PROVIDED TEXT:
[start]

Answer:
Correct answer: y = ( 3x² + 15x + 18) / (x² + 2x - 8)
Step-by-step explanation:
The function has vertical asymptotes at points where it is not defined.
In our case it is at x₁ = -4 and x₂ = 2
This means that the function in the denominator has a quadratic function whose roots are (x + 4) · (x - 2) = x² + 2x - 8
The function intercepts x axis at x₀₁ = -2 and x₀₂ = -3
This means that the function in the numerator has a quadratic function whose roots are (x + 2) · (x + 3) = x² + 5x + 6
The function currently looks like this:
y = (x² + 5x + 6) / (x² + 2x - 8)
Since the function has a horizontal asymptote y = 3, this means when x strive to + - infinite or x -> + - ∞ then it is
lim x -> + - ∞ (x² + 5x + 6) / (x² + 2x - 8) = 3
This means that the function in the numerator must has term 3x² which we will get when we multiply the currently function y = (x² + 5x + 6) / (x² + 2x - 8) by the number 3 and get :
y = 3 · (x² + 5x + 6) / (x² + 2x - 8) = (3x² + 15x + 18) / (x² + 2x - 8)
y = ( 3x² + 15x + 18) / (x² + 2x - 8)
God is with you!!!

[end]

OBJECTIVES:
1) Revise the rational-function answer starting at "In our case" and ending at "is with you!!!", putting "top part of the fraction" in place of "numerator".
2) According to the rational-function answer, at which x-values does the function have vertical asymptotes?

DATASET ENTRIES:
[start]

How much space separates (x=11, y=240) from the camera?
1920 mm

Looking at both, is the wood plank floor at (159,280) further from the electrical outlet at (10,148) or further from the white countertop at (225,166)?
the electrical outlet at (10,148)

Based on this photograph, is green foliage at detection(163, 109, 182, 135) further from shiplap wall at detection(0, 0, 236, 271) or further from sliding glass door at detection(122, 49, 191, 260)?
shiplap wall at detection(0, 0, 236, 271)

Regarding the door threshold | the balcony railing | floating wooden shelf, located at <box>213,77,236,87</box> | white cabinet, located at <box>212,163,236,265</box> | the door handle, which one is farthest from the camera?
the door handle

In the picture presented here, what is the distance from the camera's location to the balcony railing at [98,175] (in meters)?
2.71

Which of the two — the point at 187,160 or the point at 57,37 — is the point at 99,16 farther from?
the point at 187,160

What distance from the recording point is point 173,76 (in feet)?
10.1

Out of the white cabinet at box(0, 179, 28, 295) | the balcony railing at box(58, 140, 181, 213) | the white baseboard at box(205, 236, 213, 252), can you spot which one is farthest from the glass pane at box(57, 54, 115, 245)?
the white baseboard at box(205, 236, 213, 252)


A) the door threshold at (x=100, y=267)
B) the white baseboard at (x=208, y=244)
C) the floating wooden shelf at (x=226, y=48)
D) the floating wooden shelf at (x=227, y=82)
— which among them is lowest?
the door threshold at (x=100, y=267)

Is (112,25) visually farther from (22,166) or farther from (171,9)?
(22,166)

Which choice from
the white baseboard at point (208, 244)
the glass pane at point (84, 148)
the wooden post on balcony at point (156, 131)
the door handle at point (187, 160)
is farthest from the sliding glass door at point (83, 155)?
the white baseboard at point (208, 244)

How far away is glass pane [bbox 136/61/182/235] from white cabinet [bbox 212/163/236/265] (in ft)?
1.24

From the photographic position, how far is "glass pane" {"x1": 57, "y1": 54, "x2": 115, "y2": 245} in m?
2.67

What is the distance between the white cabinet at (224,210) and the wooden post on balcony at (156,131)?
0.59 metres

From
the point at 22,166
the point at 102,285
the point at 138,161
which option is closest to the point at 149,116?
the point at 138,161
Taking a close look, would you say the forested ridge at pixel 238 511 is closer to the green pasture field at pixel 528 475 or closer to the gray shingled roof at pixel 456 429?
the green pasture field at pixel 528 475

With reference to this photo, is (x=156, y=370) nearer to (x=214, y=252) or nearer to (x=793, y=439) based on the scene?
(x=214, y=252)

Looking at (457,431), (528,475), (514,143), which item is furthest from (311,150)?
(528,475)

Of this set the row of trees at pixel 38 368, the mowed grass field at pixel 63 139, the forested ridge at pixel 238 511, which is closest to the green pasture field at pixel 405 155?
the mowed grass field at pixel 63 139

[end]

RESULTS BY TASK:
1)
In our case it is at x₁ = -4 and x₂ = 2
This means that the function in the denominator has a quadratic function whose roots are (x + 4) · (x - 2) = x² + 2x - 8
The function intercepts x axis at x₀₁ = -2 and x₀₂ = -3
This means that the function in the top part of the fraction has a quadratic function whose roots are (x + 2) · (x + 3) = x² + 5x + 6
The function currently looks like this:
y = (x² + 5x + 6) / (x² + 2x - 8)
Since the function has a horizontal asymptote y = 3, this means when x strive to + - infinite or x -> + - ∞ then it is
lim x -> + - ∞ (x² + 5x + 6) / (x² + 2x - 8) = 3
This means that the function in the top part of the fraction must has term 3x² which we will get when we multiply the currently function y = (x² + 5x + 6) / (x² + 2x - 8) by the number 3 and get :
y = 3 · (x² + 5x + 6) / (x² + 2x - 8) = (3x² + 15x + 18) / (x² + 2x - 8)
y = ( 3x² + 15x + 18) / (x² + 2x - 8)
God is with you!!!

2) At x = -4 and x = 2.